Applicazione Laravel compromessa via APP_KEY su GitHub: forensics, contenimento e ripristino in cinque giorni

Applicazione Laravel compromessa via APP_KEY su GitHub: forensics, contenimento e ripristino in cinque giorni

A settembre 2025, il titolare di un'azienda di logistica industriale in provincia di Vicenza mi ha chiamato alle 7:20 di un martedì mattina con una frase che non lasciava spazio a interpretazioni: "I dati dei nostri clienti sono su un canale Telegram." Un suo commerciale aveva ricevuto un messaggio da un contatto sconosciuto con un file CSV contenente nomi, email, numeri di telefono e indirizzi di spedizione di 4.200 clienti - lo stesso formato, lo stesso ordine di colonne, gli stessi dati che stavano nella tabella customers del CRM aziendale. Il CRM era un'applicazione Laravel 9 custom, sviluppata tre anni prima da uno sviluppatore freelance e ospitata su un VPS Hetzner AX41 (Ryzen 5 3600, 64 GB RAM, 2×512 GB NVMe in RAID 1). L'applicazione era online, funzionante, nessun allarme. Ma qualcuno ci era entrato, aveva preso quello che voleva, e se n'era andato senza lasciare tracce ovvie.

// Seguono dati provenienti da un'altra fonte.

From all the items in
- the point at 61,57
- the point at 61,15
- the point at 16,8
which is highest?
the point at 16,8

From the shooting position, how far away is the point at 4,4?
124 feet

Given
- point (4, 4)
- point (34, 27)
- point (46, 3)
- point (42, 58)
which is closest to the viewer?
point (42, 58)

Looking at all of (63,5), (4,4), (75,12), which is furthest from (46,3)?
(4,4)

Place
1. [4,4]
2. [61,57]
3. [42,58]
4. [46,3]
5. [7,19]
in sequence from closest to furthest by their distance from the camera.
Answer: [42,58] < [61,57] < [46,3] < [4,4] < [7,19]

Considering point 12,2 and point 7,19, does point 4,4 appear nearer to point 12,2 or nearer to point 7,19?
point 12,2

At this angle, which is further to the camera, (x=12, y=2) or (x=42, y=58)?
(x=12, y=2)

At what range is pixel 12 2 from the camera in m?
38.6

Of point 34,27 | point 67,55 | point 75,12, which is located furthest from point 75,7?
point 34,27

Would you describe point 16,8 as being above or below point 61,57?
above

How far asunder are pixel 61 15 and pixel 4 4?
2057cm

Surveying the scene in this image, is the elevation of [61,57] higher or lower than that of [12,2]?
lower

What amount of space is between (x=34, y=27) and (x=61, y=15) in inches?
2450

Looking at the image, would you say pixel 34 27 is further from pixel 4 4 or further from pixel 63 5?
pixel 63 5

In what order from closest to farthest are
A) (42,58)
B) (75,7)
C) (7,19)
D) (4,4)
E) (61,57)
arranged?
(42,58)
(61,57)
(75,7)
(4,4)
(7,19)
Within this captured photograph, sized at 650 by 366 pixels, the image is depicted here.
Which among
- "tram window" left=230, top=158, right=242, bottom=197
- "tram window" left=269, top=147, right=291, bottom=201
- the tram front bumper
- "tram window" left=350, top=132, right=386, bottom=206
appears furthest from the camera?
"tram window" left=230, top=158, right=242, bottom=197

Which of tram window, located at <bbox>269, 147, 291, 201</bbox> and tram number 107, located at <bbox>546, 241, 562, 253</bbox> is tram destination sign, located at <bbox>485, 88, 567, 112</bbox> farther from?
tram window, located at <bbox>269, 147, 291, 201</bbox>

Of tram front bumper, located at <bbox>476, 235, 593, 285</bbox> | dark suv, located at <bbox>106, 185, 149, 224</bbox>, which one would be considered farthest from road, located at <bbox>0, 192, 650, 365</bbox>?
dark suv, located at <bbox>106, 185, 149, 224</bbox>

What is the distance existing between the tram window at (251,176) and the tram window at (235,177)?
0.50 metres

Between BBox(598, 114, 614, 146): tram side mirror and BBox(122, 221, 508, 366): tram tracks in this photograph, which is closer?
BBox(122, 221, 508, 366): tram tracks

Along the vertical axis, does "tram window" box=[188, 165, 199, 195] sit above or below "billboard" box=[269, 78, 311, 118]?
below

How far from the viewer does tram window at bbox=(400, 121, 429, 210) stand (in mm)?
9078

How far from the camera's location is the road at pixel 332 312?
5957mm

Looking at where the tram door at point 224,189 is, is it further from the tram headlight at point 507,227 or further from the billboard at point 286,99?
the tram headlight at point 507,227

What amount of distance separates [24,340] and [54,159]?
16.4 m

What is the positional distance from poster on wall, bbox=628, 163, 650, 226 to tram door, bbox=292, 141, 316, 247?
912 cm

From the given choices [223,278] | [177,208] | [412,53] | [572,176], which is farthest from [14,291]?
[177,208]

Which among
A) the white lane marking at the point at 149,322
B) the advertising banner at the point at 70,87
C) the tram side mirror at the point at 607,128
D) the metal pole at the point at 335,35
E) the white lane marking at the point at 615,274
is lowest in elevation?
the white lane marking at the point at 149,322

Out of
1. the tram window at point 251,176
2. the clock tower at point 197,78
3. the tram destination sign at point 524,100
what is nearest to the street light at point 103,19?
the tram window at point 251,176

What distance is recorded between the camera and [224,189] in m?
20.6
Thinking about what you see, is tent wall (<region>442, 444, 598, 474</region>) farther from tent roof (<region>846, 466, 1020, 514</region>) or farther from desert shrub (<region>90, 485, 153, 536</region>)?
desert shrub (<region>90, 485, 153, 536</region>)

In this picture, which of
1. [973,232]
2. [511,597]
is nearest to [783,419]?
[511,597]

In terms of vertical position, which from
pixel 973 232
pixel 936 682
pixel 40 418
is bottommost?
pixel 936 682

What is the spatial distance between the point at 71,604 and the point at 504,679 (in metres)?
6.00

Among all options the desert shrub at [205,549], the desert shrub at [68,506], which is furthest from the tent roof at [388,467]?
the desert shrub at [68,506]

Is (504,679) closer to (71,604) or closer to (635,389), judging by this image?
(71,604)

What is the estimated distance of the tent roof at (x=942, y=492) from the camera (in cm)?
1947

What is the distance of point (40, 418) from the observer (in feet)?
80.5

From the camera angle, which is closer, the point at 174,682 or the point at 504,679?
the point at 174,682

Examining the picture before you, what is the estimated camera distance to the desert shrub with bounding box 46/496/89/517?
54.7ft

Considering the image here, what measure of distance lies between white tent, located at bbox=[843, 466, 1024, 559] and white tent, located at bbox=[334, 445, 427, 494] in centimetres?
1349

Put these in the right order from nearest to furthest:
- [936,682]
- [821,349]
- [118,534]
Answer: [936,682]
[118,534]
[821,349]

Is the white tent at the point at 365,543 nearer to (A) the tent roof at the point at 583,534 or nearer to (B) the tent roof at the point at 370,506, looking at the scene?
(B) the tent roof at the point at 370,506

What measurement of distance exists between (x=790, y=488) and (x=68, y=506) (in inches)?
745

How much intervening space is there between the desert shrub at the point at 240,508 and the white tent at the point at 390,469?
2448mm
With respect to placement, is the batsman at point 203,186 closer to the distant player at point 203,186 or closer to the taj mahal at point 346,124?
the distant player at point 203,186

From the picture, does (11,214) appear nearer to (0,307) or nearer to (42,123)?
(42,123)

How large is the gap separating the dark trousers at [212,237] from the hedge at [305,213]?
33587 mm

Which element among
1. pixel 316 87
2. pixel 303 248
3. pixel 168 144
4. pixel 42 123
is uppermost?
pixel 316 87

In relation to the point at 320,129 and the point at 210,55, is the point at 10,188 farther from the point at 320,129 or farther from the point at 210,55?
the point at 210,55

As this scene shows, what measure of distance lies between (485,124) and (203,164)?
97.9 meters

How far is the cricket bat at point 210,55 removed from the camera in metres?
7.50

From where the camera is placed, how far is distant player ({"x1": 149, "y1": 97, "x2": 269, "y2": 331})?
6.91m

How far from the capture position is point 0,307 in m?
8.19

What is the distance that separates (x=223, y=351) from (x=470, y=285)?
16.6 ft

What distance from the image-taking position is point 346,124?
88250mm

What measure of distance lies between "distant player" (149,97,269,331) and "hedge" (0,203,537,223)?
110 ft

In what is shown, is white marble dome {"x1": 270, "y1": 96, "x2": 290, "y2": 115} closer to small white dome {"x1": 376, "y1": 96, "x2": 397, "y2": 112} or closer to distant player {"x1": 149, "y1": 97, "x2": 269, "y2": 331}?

I cinque giorni successivi sono stati il tipo di intervento che nessuno vorrebbe fare ma che ogni applicazione Laravel in produzione dovrebbe avere come piano documentato. Questo articolo descrive cosa ho trovato, come l'ho trovato, e cosa abbiamo fatto per contenere, ripristinare e blindare - in quest'ordine, perché l'ordine conta.

Come fa un attaccante a compromettere un'applicazione Laravel attraverso l'APP_KEY?

L'APP_KEY di Laravel è una stringa di 32 byte generata da php artisan key:generate e salvata nel file .env. Viene usata per cifrare e decifrare dati sensibili - sessioni, cookie, token. Se un attaccante ottiene l'APP_KEY, può decifrare qualunque dato cifrato dall'applicazione e, in determinate configurazioni, ottenere esecuzione remota di codice (RCE) sul server.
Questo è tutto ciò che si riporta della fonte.